Die Kosten hängen stark von der Ausgangssituation ab.

Ein reiner Überspannungsschutz ist vergleichsweise günstig und liegt oft im Bereich von einigen hundert Euro – bei neuen Anlagen ist er in der Regel bereits enthalten.

Deutlich teurer wird es, wenn ein kompletter äußerer Blitzschutz installiert wird. Für ein Einfamilienhaus kann ein vollständiges System inklusive Erdung mehrere tausend Euro kosten.

Typisch sind Gesamtkosten im Bereich von etwa 2.000 bis 9.000 Euro, wenn alle Komponenten neu installiert werden.

Wichtig ist dabei die Einordnung:
Im Verhältnis zu möglichen Schäden oder einem kompletten Anlagenausfall ist der Blitzschutz eine überschaubare Investition.

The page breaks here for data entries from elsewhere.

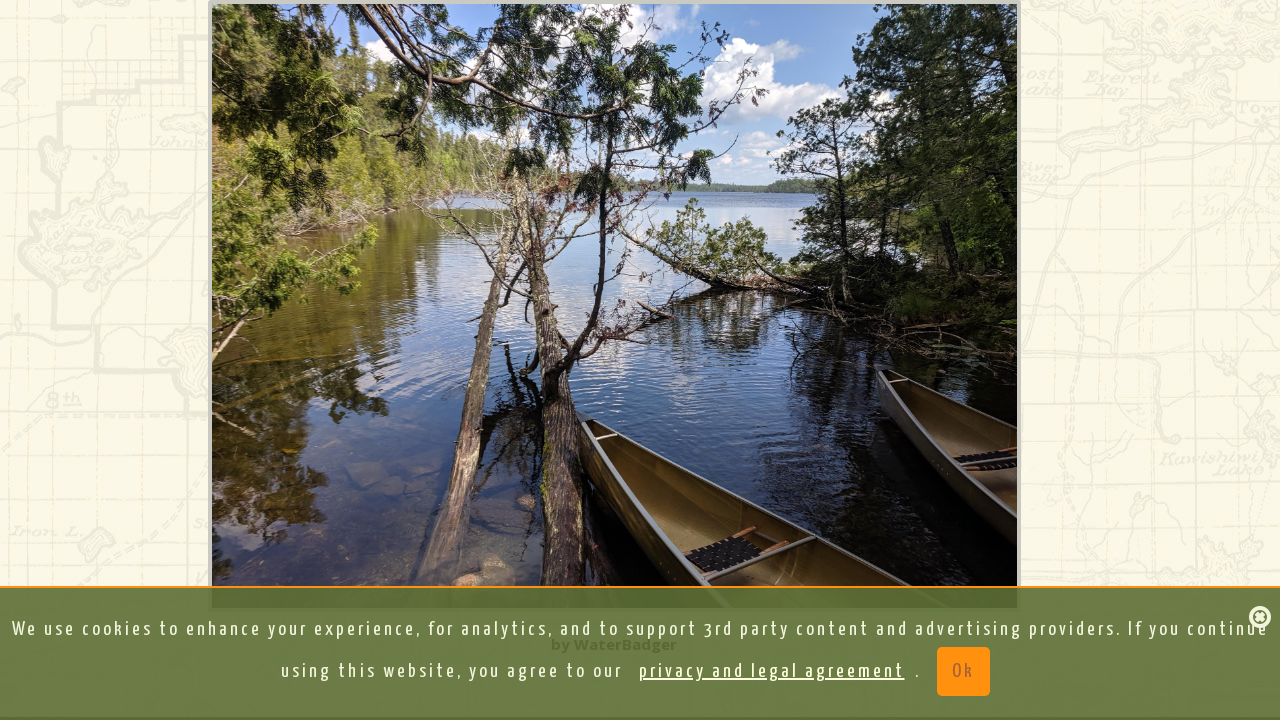

--- FILE ---
content_type: text/html; charset=utf-8
request_url: https://www.google.com/recaptcha/api2/aframe
body_size: 223
content:
<!DOCTYPE HTML><html><head><meta http-equiv="content-type" content="text/html; charset=UTF-8"></head><body><script nonce="a-3hAk7c8w3cK0Wp6YlY9g">/** Anti-fraud and anti-abuse applications only. See google.com/recaptcha */ try{var clients={'sodar':'https://pagead2.googlesyndication.com/pagead/sodar?'};window.addEventListener("message",function(a){try{if(a.source===window.parent){var b=JSON.parse(a.data);var c=clients[b['id']];if(c){var d=document.createElement('img');d.src=c+b['params']+'&rc='+(localStorage.getItem("rc::a")?sessionStorage.getItem("rc::b"):"");window.document.body.appendChild(d);sessionStorage.setItem("rc::e",parseInt(sessionStorage.getItem("rc::e")||0)+1);localStorage.setItem("rc::h",'1768917813252');}}}catch(b){}});window.parent.postMessage("_grecaptcha_ready", "*");}catch(b){}</script></body></html>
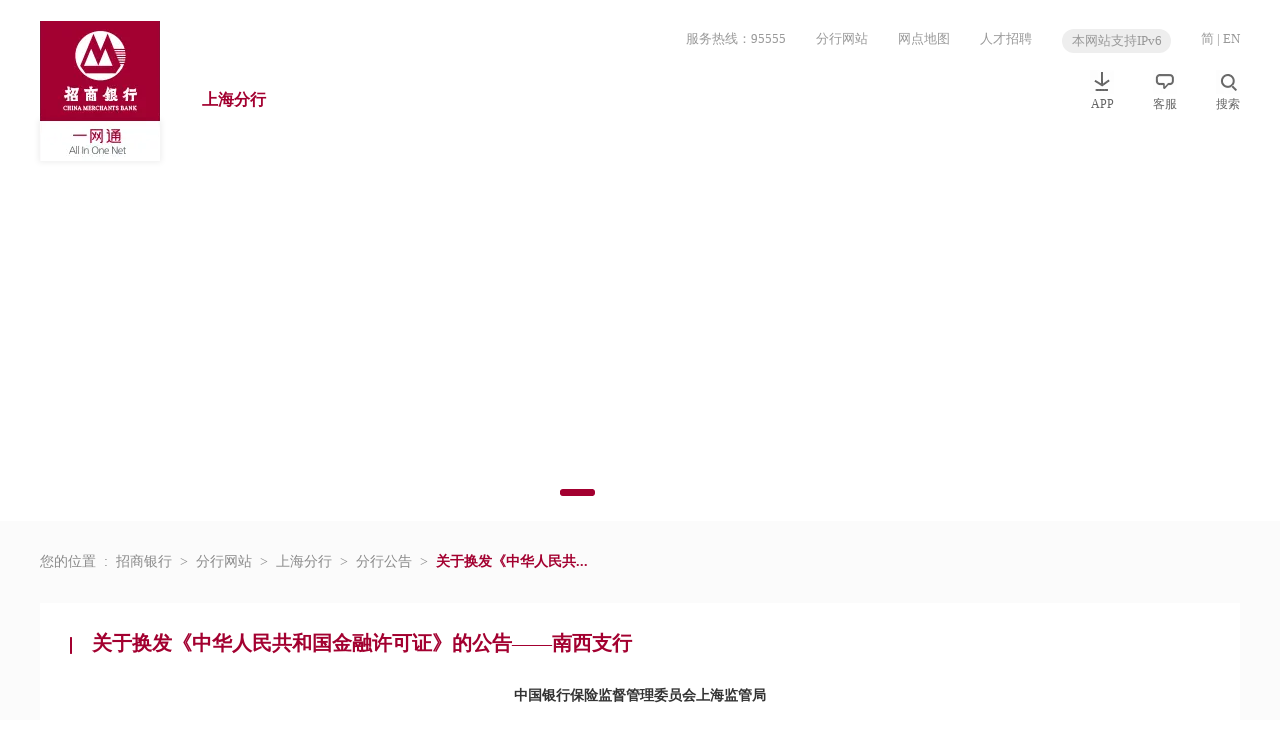

--- FILE ---
content_type: text/html
request_url: https://branch.cmbchina.com/0021/notice/gonggao_20230512_1.htm
body_size: 154
content:
<!DOCTYPE html>
<html>
  <head>
    <meta charset="utf-8" />
    <title> </title>
    <link rel="icon" href="/cmb.ico" />
    <link rel="stylesheet" href="/umi.25a1226c.css" />
    <script>
      window.routerBase = "/";
    </script>
    <script>
      //! umi version: 3.5.43
    </script>
  </head>

  <body>
    <div id="root"></div>

    <script></script>

    <script src="/umi.25a1226c.js"></script>
  </body>
</html>
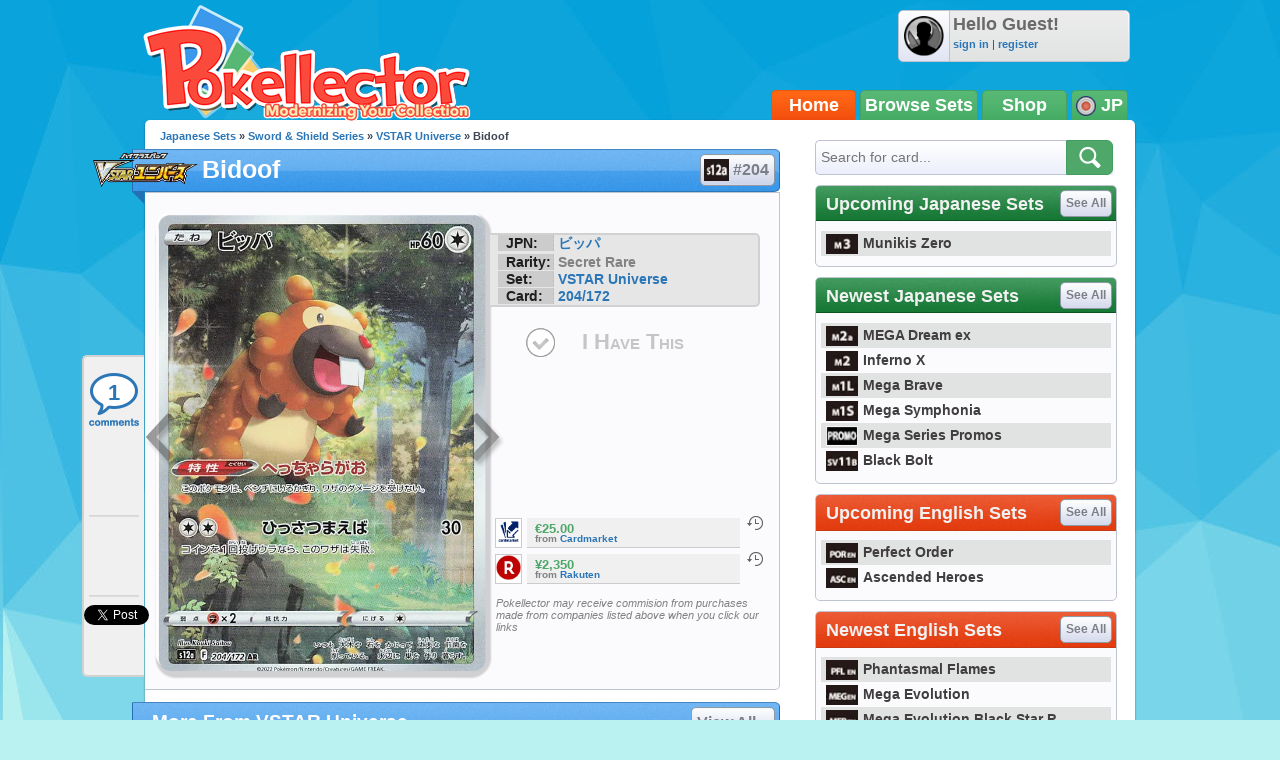

--- FILE ---
content_type: text/html; charset=utf-8
request_url: https://accounts.google.com/o/oauth2/postmessageRelay?parent=https%3A%2F%2Fjp.pokellector.com&jsh=m%3B%2F_%2Fscs%2Fabc-static%2F_%2Fjs%2Fk%3Dgapi.lb.en.2kN9-TZiXrM.O%2Fd%3D1%2Frs%3DAHpOoo_B4hu0FeWRuWHfxnZ3V0WubwN7Qw%2Fm%3D__features__
body_size: 164
content:
<!DOCTYPE html><html><head><title></title><meta http-equiv="content-type" content="text/html; charset=utf-8"><meta http-equiv="X-UA-Compatible" content="IE=edge"><meta name="viewport" content="width=device-width, initial-scale=1, minimum-scale=1, maximum-scale=1, user-scalable=0"><script src='https://ssl.gstatic.com/accounts/o/2580342461-postmessagerelay.js' nonce="QjLqbRdVJGrwKId2_wMV5g"></script></head><body><script type="text/javascript" src="https://apis.google.com/js/rpc:shindig_random.js?onload=init" nonce="QjLqbRdVJGrwKId2_wMV5g"></script></body></html>

--- FILE ---
content_type: application/javascript
request_url: https://boot.pbstck.com/v1/tag/6de8bff6-22bd-4b3e-86b8-3f2f5b6a3337
body_size: 523
content:
(function(){
function run(n,t,i){var a=new XMLHttpRequest;a.onreadystatechange=function(){if(this.readyState===4&&this.status===200){var t=n.createElement("script");t.type="text/javascript";t.innerHTML="(function() { var load = function() {"+a.responseText+";\n return this;}.bind({}); var _ = load();__CMD__ })()".replace(/__CMD__/g,i);(n.head||n.documentElement).appendChild(t)}};a.onerror=function(){};a.open("GET",t,!0);a.send()}
function add(t,n){var i=t.createElement("script");i.type="text/javascript";i.src=n;i.async=!0;(t.head||t.documentElement).appendChild(i)}
run(document, 'https://cdn.pbstck.com/user-sessions-a657a01.js', '_.userSessions.pubstackAutoconfig(' + JSON.stringify({"endpoint":{"gateway":"https://intake.pbstck.com/v1/intake"},"scopeId":"f2521fbf-96a6-4b81-8284-15bcd5ddf73b","tagId":"6de8bff6-22bd-4b3e-86b8-3f2f5b6a3337","sessionTrackingDisabled":false}) + ');');
run(document, ((Math.random()*100) < 50.00)?'https://cdn.pbstck.com/collector-1ad53ae.js':'https://cdn.pbstck.com/collector-0d1c456.js', '_.collector.pubstackAutoconfig(' + JSON.stringify({"endpoint":{"gateway":"https://intake.pbstck.com/v1/intake"},"scopeId":"f2521fbf-96a6-4b81-8284-15bcd5ddf73b","tagId":"6de8bff6-22bd-4b3e-86b8-3f2f5b6a3337","viewabilityEnabled":true,"refreshEnabled":false,"smartEnabled":false,"pbjsVariableName":"snpbjs","abTestValues":["A","B","C"],"admOnboarding":false}) + ');');
})()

Lohnt sich Blitzschutz für eine PV-Anlage?

Ja, insbesondere wegen der häufig auftretenden Überspannungsschäden.

Der gesetzlich vorgeschriebene Überspannungsschutz ist ohnehin erforderlich und sollte immer fachgerecht umgesetzt werden. Ein zusätzlicher äußerer Blitzschutz ist kein Muss, kann aber je nach Gebäude und Lage sinnvoll sein.

Mit einem durchdachten Schutzkonzept sichern Sie nicht nur Ihre PV-Anlage, sondern auch Ihre gesamte Haustechnik.